I need some sort of good transition here. That night, I made fajitas for Nina and Elena (Nina is Elena's mom: I lived with her). Nina was amazed and kept telling Elena to watch me (Elena doesn't know how to cook, and Nina does her laundry and ironing and everything else: on the other hand, Nina doesn't work and Elena does financially support her). Nina was very impressed, and thought the fajitas were just delicious (she was still talking about them when I left). It was fun, but I have to admit, I didn't light the stove (old gas stove, have to light it yourself). To be honest, I was terrified of the stove.

Sunday: 17th: Elena and I went to Novodevichii monastery and cemetery. First, I should say it's actually a convent, because it's for women, but Russian doesn't have a word for that. Second, do the cemetery first. It is beautiful, but it will also help you understand Russia. Now, this is THE "state" cemetery, but still. The graves are much closer together than they are in the states, and people plants flowers and plants on the graves. All the gravestones are monuments to the persons life. For example, this one person was a Dr. On his grave was a life-size statue of him in his dr. scrubs. This one woman was a ballerina, her statue is of her, in her ballerina custom, doing some move. They were almost all like this. There was one of a clown, and he had a monkey sitting on his shoulder on his statue. These were celebrations of the lives that these people had lived, not mourning for the lives they had lost. Now, the "regular" cemeteries are as "fancy" but even there, they usually have a picture of the deceased on the gravestone. I felt very at peace there and contented and happy. How many times have you felt like that in a cemetery? The monastery grounds were nice, but they really are all over the place in Russia.

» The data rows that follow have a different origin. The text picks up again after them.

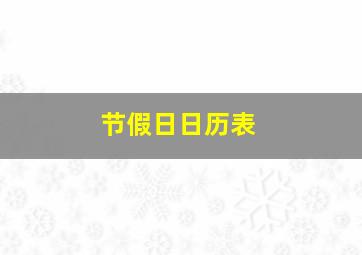 节假日日历表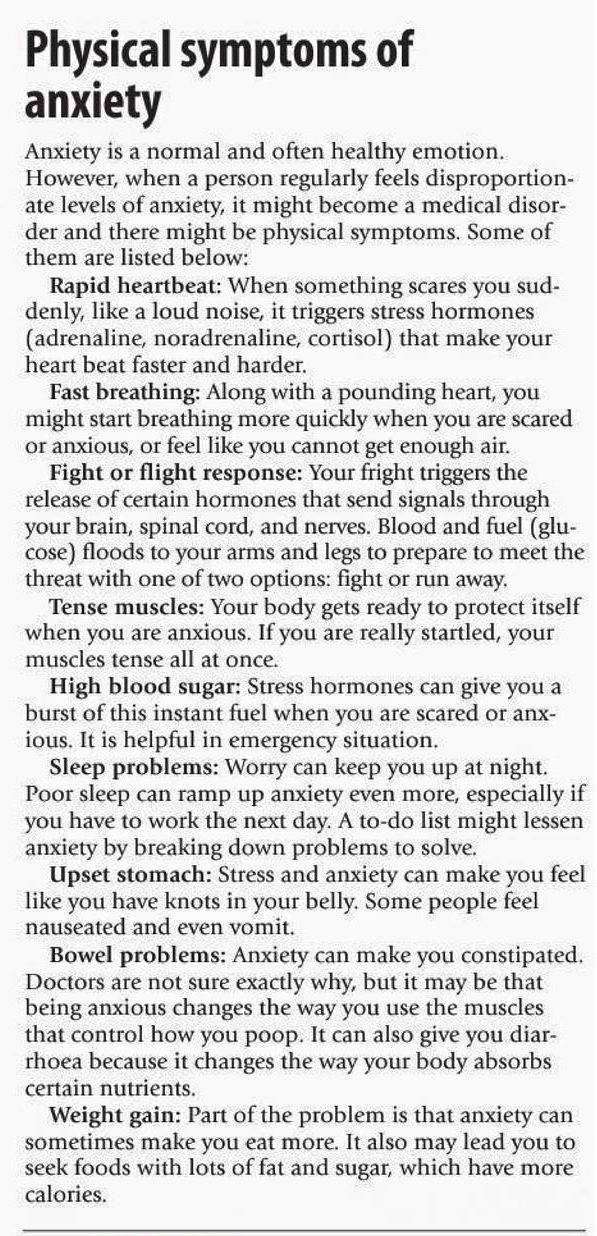 Physical symptoms of anxiety

Anxiety is a normal and often healthy emotion. However, when a person regularly feels disproportionate levels of anxiety, it might become a medical disorder and there might be physical symptoms. Some of them are listed below:

Rapid heartbeat: When something scares you suddenly, like a loud noise, it triggers stress hormones (adrenaline, noradrenaline, cortisol) that make your heart beat faster and harder.

Fast breathing: Along with a pounding heart, you might start breathing more quickly when you are scared or anxious, or feel like you cannot get enough air.

Fight or flight response: Your fright triggers the release of certain hormones that send signals through your brain, spinal cord, and nerves. Blood and fuel (glucose) floods to your arms and legs to prepare to meet the threat with one of two options: fight or run away.

Tense muscles: Your body gets ready to protect itself when you are anxious. If you are really startled, your muscles tense all at once.

High blood sugar: Stress hormones can give you a burst of this instant fuel when you are scared or anxious. It is helpful in emergency situation.

Sleep problems: Worry can keep you up at night. Poor sleep can ramp up anxiety even more, especially if you have to work the next day. A to-do list might lessen anxiety by breaking down problems to solve.

Upset stomach: Stress and anxiety can make you feel like you have knots in your belly. Some people feel nauseated and even vomit.

Bowel problems: Anxiety can make you constipated. Doctors are not sure exactly why, but it may be that being anxious changes the way you use the muscles that control how you poop. It can also give you diarrhoea because it changes the way your body absorbs certain nutrients.

Weight gain: Part of the problem is that anxiety can sometimes make you eat more. It also may lead you to seek foods with lots of fat and sugar, which have more calories.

After the monastery, we walked around this beautiful park and pond. We found these statues, of a giant mama duck and her babies following her. I guess they had been presented to Russia by Barbara Bush and represented a very famous American children's story (of which I had never heard). So I got a picture of me sitting on the mama duck.

I guess they really liked the fajitas, because that night, they asked me to make them again. They really were good.

ok, there's week 5 for you.

On a different note, I'm going to grandparent's house this weekend. I guess my grandpa's health is starting to rapidly decline, and he maybe going senile. I talked to my grandma yesterday, for the first time since I got back, and she asked me right away when I was coming to visit. When they die, I'm not going to wish I had done more homework. So, there will be no internet access from Friday until Monday night.

I hope everyone has a great day,
I have a dr.'s appointment. I'm going to ask to be put on acutane, because even though my adult acne keeps me looking young, I'm tired of looking like a 15 year old going through puberty.

Stacia

1 comment:

Queen of Ass said...

I know you were busy, yet had a blast and everything, but can I second the whole "Glad you're back" thing?

Also, hope your grandpa's health situation works out okay.